CISA Emergency Directive
The U.S. Cybersecurity and Infrastructure Security Agency (CISA) issued an emergency directive, ED 26-01, requiring Federal Civilian Executive Branch agencies to inventory F5 BIG-IP products, check if networked management interfaces are publicly accessible, and apply newly released updates by October 22, 2025. CISA stated that a nation-state affiliated cyber threat actor compromised F5 systems and exfiltrated data, including portions of the BIG-IP proprietary source code and vulnerability information. This poses an imminent threat to federal networks using F5 devices and software.

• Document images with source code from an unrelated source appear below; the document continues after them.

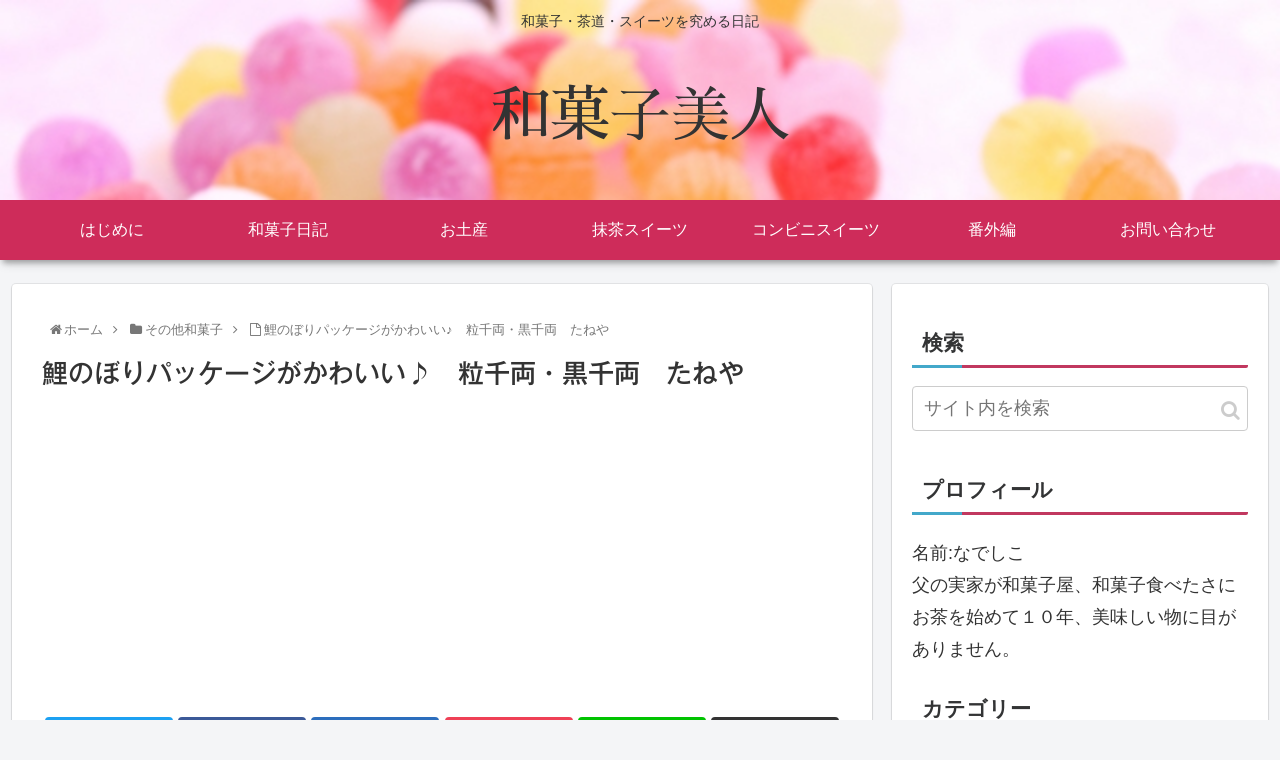

--- FILE ---
content_type: text/html; charset=UTF-8
request_url: https://wagashibijin.tokyo/wp-admin/admin-ajax.php
body_size: -6
content:
259726.2b6ad3b31e05ec9052a68ae7296a38e0

--- FILE ---
content_type: text/html; charset=utf-8
request_url: https://www.google.com/recaptcha/api2/aframe
body_size: 265
content:
<!DOCTYPE HTML><html><head><meta http-equiv="content-type" content="text/html; charset=UTF-8"></head><body><script nonce="7gWpazzpo9qRJ8wS-scmog">/** Anti-fraud and anti-abuse applications only. See google.com/recaptcha */ try{var clients={'sodar':'https://pagead2.googlesyndication.com/pagead/sodar?'};window.addEventListener("message",function(a){try{if(a.source===window.parent){var b=JSON.parse(a.data);var c=clients[b['id']];if(c){var d=document.createElement('img');d.src=c+b['params']+'&rc='+(localStorage.getItem("rc::a")?sessionStorage.getItem("rc::b"):"");window.document.body.appendChild(d);sessionStorage.setItem("rc::e",parseInt(sessionStorage.getItem("rc::e")||0)+1);localStorage.setItem("rc::h",'1768875579732');}}}catch(b){}});window.parent.postMessage("_grecaptcha_ready", "*");}catch(b){}</script></body></html>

CISA urged organizations to harden public-facing devices, disconnect end-of-life devices, and mitigate against a BIG-IP cookie leakage vulnerability. Agencies must submit a complete inventory of F5 products and actions taken to CISA by October 29, 2025, 11:59 p.m. EDT. CISA is coordinating the response to the F5 breach while dealing with layoffs and furloughs. Nick Andersen from CISA, stated that the shutdown and the recent expiration of a key information-sharing law have not impeded CISA’s ability to address the F5 situation. The Record reported that the emergency directive orders all agencies to apply the latest updates for all at-risk F5 virtual and physical devices and downloaded software by October 22.
Malware and Intrusion Details
Bloomberg reported the attackers were in F5's network for at least 12 months, using a malware family dubbed BRICKSTORM, attributed to a China-nexus cyber espionage group tracked as UNC5221. Mandiant and Google Threat Intelligence Group (GTIG) divulged that companies in the legal services, SaaS, BPOs, and technology sectors in the U.S. have been targeted by the suspected Chinese hacking group to deliver the BRICKSTORM backdoor.
Michael Sikorski from Palo Alto Networks said, "Generally, if an attacker steals source code, it takes time to find exploitable issues. In this case, they also stole information on undisclosed vulnerabilities that F5 was actively working to patch,". F5 released updates for its BIG-IP, F5OS, BIG-IQ, and APM products. CVE designations and other details are here. F5 rotated BIG-IP signing certificates.
Risks and Mitigations
Compromised customer configurations and documentation of unpatched vulnerabilities could give hackers unprecedented knowledge and the ability to exploit them in supply-chain attacks. The theft of customer configurations raises the risk that sensitive credentials can be abused. F5 said that investigations have yet to find any evidence of supply-chain attacks and attached letters from IOActive and NCC Group attesting that analyses of source code and build pipeline uncovered no signs that a “threat actor modified or introduced any vulnerabilities into the in-scope items."
F5 is providing all supported customers with a free subscription to CrowdStrike’s Falcon EDR endpoint protection service. IT and security leaders should ensure F5 servers, software, and clients have the latest patches. F5 has added automated hardening checks to the F5 iHealth Diagnostics Tool, and suggests admins refer to its threat hunting guide to strengthen monitoring, and its best practices guides for hardening F5 systems.